Recorded in central and western Alabama by Harold Courlander, in January and February 1950. Rich Amerson accompanied by his sister Earthy Anne Coleman.

Richard Manuel Amerson was born on a farm a few milles from Livingston, Alabama, sometime between 1885 and 1890. He is known to relatives as Manuel, and to his sister Earthy Anne Coleman, who is also heard on these recordings, as Bud. By occupation, Rich Amerson has been farmer, lumberjack, track-liner, storm pit builder, well taster and lay preacher. "Anything all that man has to do  to keep on living, I can do it, " he says. "I preach the Gospel, I can moan and groan, I can counteract conjur stuff, and I can play my mouth harp. And I can look and I can see that's the higgest part of it all. Livingston County is full of people looking back and forth, but what do they see, I ask you? And do they understand what they see? What good is to be born if you don't see, and if you don't understand what you see? In the ordinary sense I can't neither read nor write. But the sense God gave you don't depend altogether on schooling. I was schooled in hard work, and I read with a hoe and write with a plow." Though illiterate, Rich knows the Testament backwards and forwards, and he is able and ready to preach or sing on almost any Biblical allusion or theme.
His mind is filled with legends and tales of the old South that most of his people have long forgotten, and with riddles, animal tales, tall tales, and personal adventures to which he has imparted a flavor of the ridicilous or profound ethical values. Above all, Rich Amerson is a true story teller and bard, of a kind that has become exceedingly rare in modern society. He disappears on foot, reappears months later on a bicycle.
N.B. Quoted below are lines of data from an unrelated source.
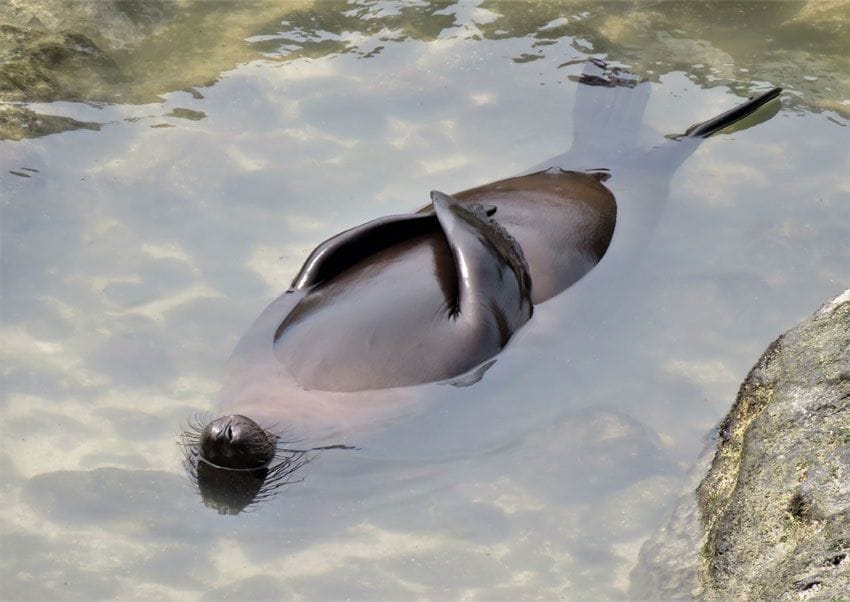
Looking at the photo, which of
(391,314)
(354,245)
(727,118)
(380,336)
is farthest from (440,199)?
(727,118)

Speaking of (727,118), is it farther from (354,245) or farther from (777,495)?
(777,495)

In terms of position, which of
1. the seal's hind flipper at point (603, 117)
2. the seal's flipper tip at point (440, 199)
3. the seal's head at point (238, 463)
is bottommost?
the seal's head at point (238, 463)

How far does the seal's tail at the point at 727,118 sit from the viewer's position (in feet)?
20.3

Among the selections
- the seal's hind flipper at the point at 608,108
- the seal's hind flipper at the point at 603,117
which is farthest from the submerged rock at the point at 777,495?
the seal's hind flipper at the point at 608,108

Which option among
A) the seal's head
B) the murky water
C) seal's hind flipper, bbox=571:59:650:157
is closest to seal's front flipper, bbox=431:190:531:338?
the murky water

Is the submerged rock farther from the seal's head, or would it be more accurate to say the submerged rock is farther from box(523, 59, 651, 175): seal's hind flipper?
box(523, 59, 651, 175): seal's hind flipper

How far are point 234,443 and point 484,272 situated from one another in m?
1.28

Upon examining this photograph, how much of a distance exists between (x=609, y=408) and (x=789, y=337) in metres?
0.88

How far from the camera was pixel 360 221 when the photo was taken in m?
5.71

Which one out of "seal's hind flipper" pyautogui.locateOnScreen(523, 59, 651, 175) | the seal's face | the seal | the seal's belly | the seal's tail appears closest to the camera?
Answer: the seal's face

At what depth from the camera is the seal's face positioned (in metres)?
4.06

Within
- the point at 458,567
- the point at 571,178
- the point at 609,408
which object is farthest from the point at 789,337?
the point at 571,178

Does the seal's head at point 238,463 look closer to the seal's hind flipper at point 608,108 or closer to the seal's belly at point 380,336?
the seal's belly at point 380,336

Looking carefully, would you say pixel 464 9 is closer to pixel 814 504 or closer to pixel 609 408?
pixel 609 408
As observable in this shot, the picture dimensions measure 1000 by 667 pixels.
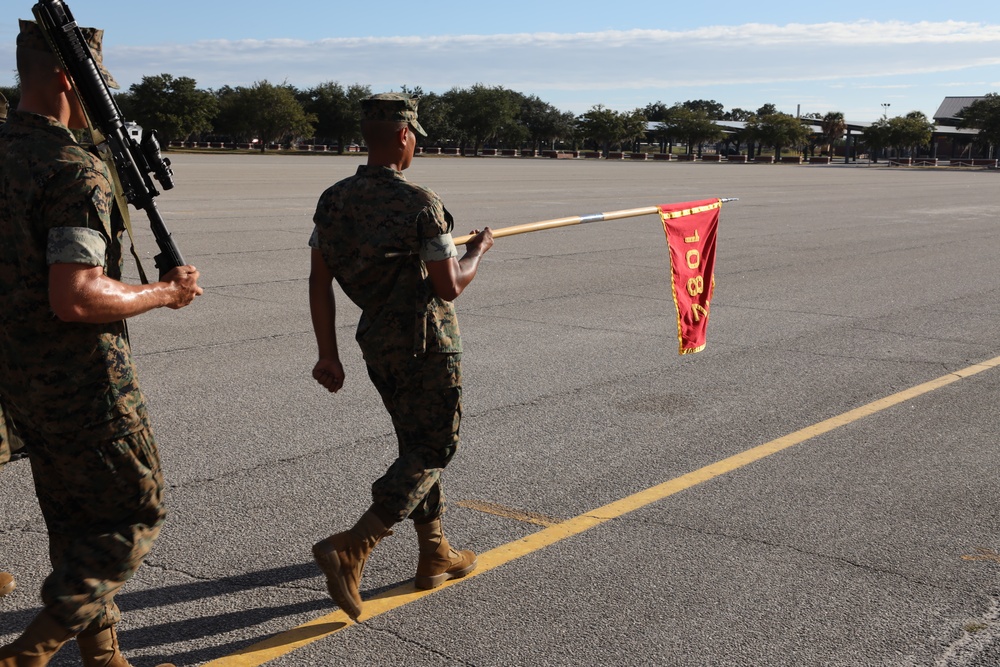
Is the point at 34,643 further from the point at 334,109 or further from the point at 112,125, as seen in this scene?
the point at 334,109

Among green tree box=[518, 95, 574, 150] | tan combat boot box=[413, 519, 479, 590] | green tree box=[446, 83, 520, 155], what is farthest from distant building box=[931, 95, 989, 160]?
tan combat boot box=[413, 519, 479, 590]

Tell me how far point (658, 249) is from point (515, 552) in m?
12.3

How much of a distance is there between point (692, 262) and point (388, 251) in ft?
12.7

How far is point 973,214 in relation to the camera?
88.1ft

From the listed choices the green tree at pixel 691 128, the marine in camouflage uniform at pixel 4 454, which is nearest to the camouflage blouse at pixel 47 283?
the marine in camouflage uniform at pixel 4 454

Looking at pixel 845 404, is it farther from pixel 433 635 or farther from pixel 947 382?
pixel 433 635

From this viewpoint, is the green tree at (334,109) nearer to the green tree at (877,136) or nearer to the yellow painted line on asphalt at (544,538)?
the green tree at (877,136)

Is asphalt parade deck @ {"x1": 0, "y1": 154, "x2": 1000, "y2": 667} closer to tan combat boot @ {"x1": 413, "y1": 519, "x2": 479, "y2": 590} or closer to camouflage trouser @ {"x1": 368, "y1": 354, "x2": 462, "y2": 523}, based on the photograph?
tan combat boot @ {"x1": 413, "y1": 519, "x2": 479, "y2": 590}

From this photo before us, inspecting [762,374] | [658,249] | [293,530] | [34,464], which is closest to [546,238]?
[658,249]

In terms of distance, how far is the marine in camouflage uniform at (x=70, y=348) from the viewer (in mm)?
2770

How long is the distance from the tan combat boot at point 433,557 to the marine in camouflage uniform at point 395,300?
0.71 feet

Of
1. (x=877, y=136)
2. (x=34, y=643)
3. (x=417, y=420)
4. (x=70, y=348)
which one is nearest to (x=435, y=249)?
(x=417, y=420)

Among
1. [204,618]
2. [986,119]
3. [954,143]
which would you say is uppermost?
[986,119]

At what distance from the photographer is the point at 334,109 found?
9850 cm
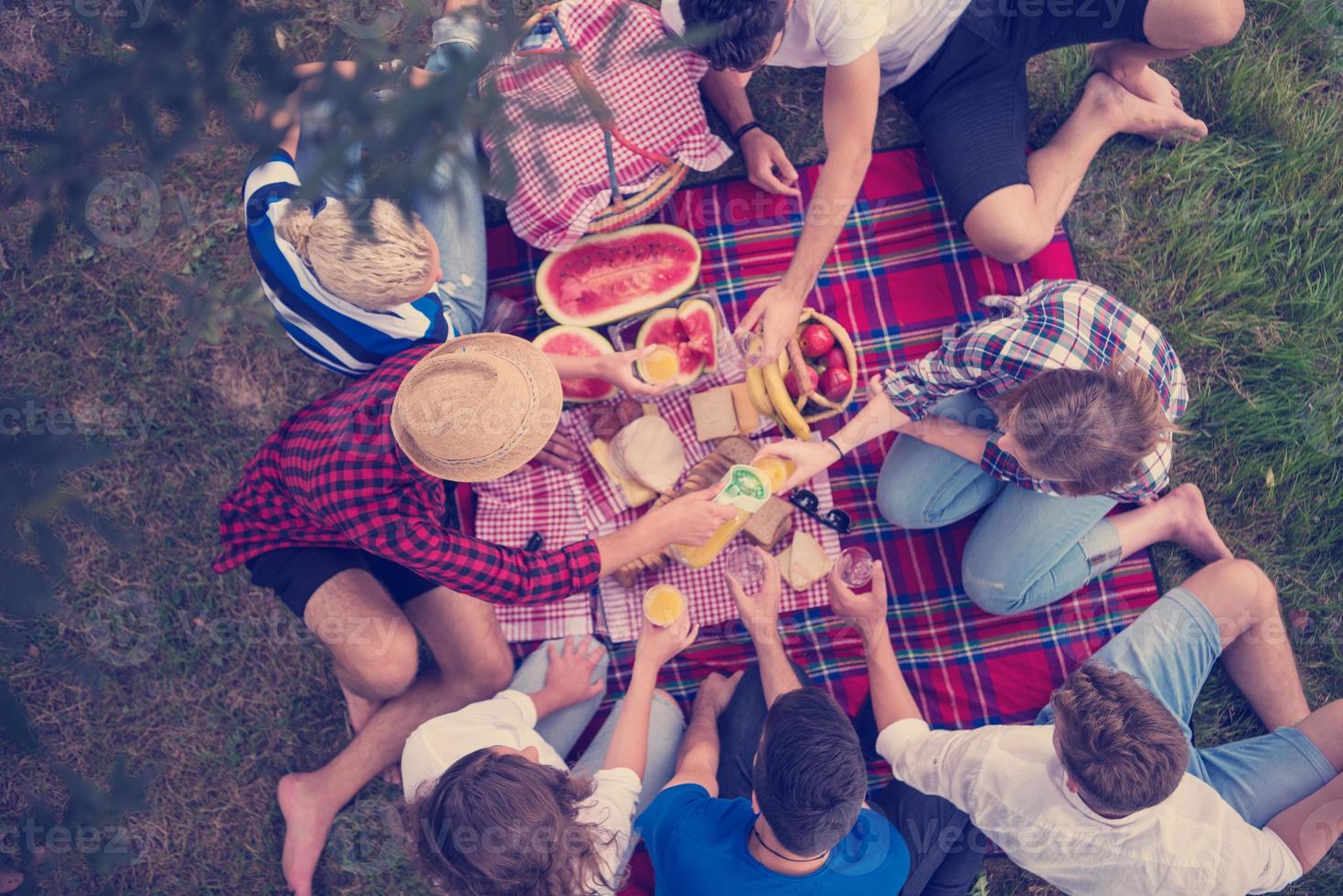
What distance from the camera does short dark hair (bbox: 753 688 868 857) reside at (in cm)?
302

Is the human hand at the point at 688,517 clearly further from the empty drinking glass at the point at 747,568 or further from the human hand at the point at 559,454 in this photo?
the human hand at the point at 559,454

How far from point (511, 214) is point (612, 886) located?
3126 millimetres

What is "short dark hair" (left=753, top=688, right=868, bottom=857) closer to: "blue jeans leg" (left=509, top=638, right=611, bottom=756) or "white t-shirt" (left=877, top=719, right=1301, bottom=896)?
"white t-shirt" (left=877, top=719, right=1301, bottom=896)

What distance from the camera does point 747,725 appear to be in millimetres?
3959

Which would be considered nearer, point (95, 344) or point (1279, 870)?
point (1279, 870)

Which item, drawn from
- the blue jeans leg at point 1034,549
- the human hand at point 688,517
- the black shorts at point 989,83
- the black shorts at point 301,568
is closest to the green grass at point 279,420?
the black shorts at point 989,83

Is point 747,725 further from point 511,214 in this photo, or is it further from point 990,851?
point 511,214

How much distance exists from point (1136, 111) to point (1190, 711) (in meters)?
3.02

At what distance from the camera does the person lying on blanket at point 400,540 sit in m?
3.09

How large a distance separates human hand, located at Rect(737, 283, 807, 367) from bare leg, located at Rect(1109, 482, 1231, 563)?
188 centimetres

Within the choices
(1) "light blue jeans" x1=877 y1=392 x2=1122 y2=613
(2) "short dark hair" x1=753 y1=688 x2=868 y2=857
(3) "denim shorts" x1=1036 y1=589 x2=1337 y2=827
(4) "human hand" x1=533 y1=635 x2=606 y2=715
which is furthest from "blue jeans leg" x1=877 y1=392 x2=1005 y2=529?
(4) "human hand" x1=533 y1=635 x2=606 y2=715

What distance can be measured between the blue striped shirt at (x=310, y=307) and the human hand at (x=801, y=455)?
5.33ft

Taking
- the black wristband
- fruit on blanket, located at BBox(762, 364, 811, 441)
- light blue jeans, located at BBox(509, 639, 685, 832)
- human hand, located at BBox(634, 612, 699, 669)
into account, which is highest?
the black wristband

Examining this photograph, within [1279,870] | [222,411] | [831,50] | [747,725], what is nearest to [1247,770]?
[1279,870]
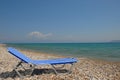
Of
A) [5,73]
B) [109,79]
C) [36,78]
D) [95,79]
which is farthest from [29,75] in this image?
[109,79]

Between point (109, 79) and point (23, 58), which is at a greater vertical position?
point (23, 58)

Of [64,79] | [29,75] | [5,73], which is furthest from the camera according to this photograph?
[5,73]

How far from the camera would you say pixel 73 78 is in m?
7.49

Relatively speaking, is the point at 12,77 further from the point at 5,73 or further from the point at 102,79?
the point at 102,79

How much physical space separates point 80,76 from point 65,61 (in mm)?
879

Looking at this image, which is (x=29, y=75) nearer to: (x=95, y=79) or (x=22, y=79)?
(x=22, y=79)

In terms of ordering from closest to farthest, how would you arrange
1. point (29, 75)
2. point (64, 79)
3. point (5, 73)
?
point (64, 79)
point (29, 75)
point (5, 73)

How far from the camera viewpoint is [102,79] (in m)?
7.45

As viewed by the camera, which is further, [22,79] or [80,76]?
[80,76]

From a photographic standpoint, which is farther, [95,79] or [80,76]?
[80,76]

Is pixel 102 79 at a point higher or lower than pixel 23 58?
lower

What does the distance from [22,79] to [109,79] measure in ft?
10.6

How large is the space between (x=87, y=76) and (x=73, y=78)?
2.24 feet

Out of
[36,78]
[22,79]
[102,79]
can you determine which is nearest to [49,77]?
[36,78]
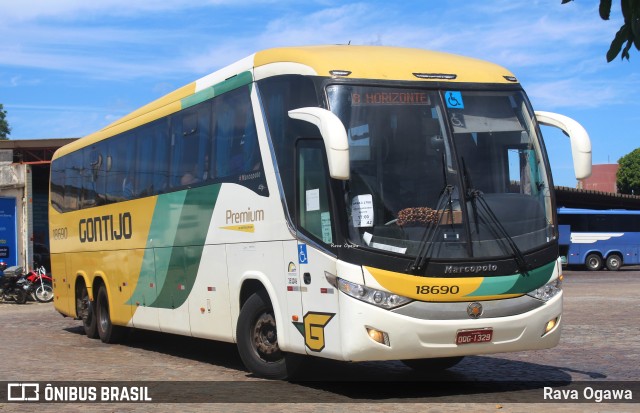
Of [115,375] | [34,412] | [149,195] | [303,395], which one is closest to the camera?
[34,412]

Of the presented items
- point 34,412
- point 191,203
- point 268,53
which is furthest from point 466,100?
point 34,412

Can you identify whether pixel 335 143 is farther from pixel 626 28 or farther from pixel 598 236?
pixel 598 236

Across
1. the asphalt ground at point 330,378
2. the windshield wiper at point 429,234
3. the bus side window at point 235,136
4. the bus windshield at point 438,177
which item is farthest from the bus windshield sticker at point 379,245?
the bus side window at point 235,136

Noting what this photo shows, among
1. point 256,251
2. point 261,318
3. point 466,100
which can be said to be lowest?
point 261,318

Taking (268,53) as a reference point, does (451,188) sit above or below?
below

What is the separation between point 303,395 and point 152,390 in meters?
1.71

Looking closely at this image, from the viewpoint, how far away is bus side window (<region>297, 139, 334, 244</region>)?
31.0 feet

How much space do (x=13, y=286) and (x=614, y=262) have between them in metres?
31.3

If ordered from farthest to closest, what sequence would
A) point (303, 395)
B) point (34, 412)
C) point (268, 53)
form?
point (268, 53), point (303, 395), point (34, 412)

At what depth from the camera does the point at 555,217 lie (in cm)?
987

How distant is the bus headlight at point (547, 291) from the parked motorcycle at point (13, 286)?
2271 cm

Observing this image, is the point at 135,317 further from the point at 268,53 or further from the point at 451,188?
the point at 451,188

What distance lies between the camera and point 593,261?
49062 mm

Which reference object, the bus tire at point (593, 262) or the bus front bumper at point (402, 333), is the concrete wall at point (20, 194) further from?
the bus tire at point (593, 262)
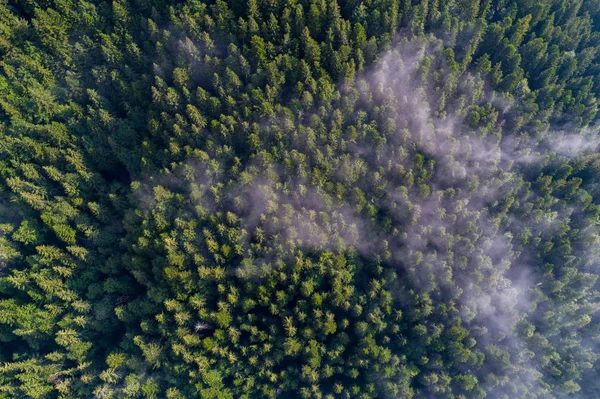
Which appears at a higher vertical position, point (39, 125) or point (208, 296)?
point (39, 125)

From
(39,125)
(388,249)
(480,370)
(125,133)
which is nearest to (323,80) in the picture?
(388,249)

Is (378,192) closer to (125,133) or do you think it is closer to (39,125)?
(125,133)

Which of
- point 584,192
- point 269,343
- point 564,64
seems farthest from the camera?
point 564,64

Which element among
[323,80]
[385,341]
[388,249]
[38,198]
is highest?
[323,80]

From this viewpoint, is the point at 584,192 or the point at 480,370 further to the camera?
the point at 584,192

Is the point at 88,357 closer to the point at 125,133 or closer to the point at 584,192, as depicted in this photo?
the point at 125,133

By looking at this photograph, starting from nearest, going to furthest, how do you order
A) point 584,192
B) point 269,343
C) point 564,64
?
point 269,343
point 584,192
point 564,64
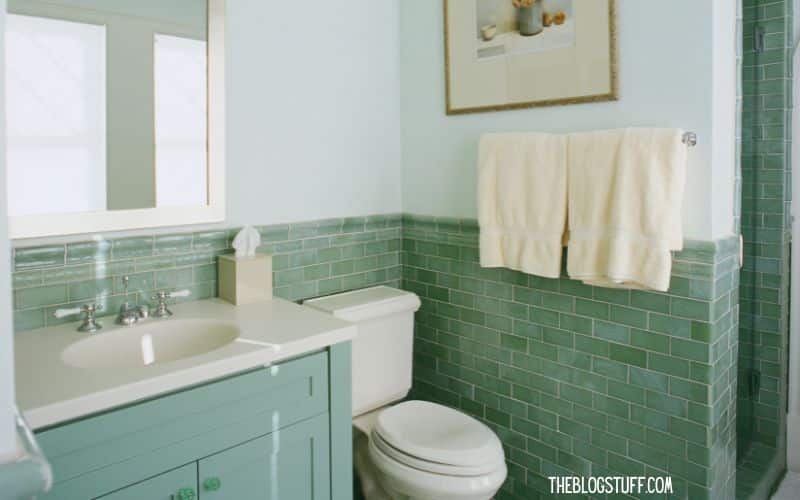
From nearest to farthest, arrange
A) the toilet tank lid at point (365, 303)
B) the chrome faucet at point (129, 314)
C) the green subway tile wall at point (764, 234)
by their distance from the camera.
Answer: the chrome faucet at point (129, 314)
the toilet tank lid at point (365, 303)
the green subway tile wall at point (764, 234)

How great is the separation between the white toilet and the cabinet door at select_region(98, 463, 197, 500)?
2.12ft

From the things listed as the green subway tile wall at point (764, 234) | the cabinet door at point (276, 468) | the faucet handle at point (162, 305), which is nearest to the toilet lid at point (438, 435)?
the cabinet door at point (276, 468)

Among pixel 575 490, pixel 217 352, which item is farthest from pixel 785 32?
pixel 217 352

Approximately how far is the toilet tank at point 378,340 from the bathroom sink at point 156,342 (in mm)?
440

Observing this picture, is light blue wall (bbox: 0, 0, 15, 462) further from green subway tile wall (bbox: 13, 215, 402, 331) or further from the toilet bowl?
the toilet bowl

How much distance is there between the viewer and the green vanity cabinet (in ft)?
4.06

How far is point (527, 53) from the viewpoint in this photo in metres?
2.03

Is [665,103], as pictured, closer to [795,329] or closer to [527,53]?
[527,53]

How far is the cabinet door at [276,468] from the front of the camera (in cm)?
145

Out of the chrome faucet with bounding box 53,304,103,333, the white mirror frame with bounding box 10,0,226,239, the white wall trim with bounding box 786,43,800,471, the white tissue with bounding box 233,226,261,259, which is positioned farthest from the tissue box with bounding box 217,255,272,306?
the white wall trim with bounding box 786,43,800,471

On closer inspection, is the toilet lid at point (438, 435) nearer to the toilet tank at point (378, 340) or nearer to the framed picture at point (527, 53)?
the toilet tank at point (378, 340)

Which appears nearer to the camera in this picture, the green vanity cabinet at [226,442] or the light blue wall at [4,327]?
the light blue wall at [4,327]

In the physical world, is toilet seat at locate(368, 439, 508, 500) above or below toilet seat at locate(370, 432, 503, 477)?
below

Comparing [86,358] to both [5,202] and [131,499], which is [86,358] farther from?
[5,202]
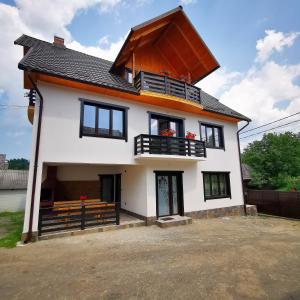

He goes down to the general store for groceries and is next heard of two years later living in another country.
Rich has been among the poorest of the poor most of his life. "I ain't proud to be poor," he says, "but I ain't too poor to be proud.  And I'm not too poor to be rich in values. Music is in everything you see and hear. Railroad, now that's music, isn't it? And church, that's music too, isn't it? And if you come right down to it, music is church too. Some folks, now, they won't sing no sinful songs. The way I see it, if a song is in you you got to sing it, and it's just another aspect of the Holy Spirit. When life is big, music is big."  When Rich Amerson sings songs, secular or religious, or tells of his adventures, or dramatizes episodes of the life of Brer Rabbit, he projects not as a public "entertainer" but as interpreter and message bearer. Sometimes he plays the buffon - to disarm and captivate his audience. Then, as likely as not, he gives them "values". His sister Earthy Anne says: "Bud ain't much but breath and britches, but he sure can sing." 
Rich Amerson's sister, Earthy Anne Coleman, is two years older than him. She says she got her name because she was "so long growing up from the earth." But Rich says that the two children that came before her died  at birth, and that his mother was advised to name the next baby after the earth. "When Annie came, my mother named her Earthy, and she survived."~ Harold Courlander (from the liner notes).



          


         

American folklorist Harold Courlander compiled this series in an attempt to break the caricature of black music that was popular in America during the 1950s. Many aspects of the distinct musical styles presented can be traced back to their roots in traditional African music, including the use of handclapping, responsive singing, and falsetto voice. This third volume presents a glimpse into the prophetic mind of Rich Amerson, a rural blues and folk musician, who tells stories of ethics and the old South, Earth and animals, the sermons of nature and human emotions as they have the ability to transcend poverty. This album demonstrates Amerson's belief that "when life is big, music is big."

Liner notes include an explanation of the various influences that helped shape African American music from this time period, as well as a brief biography of Rich Amerson and the album's complete song texts.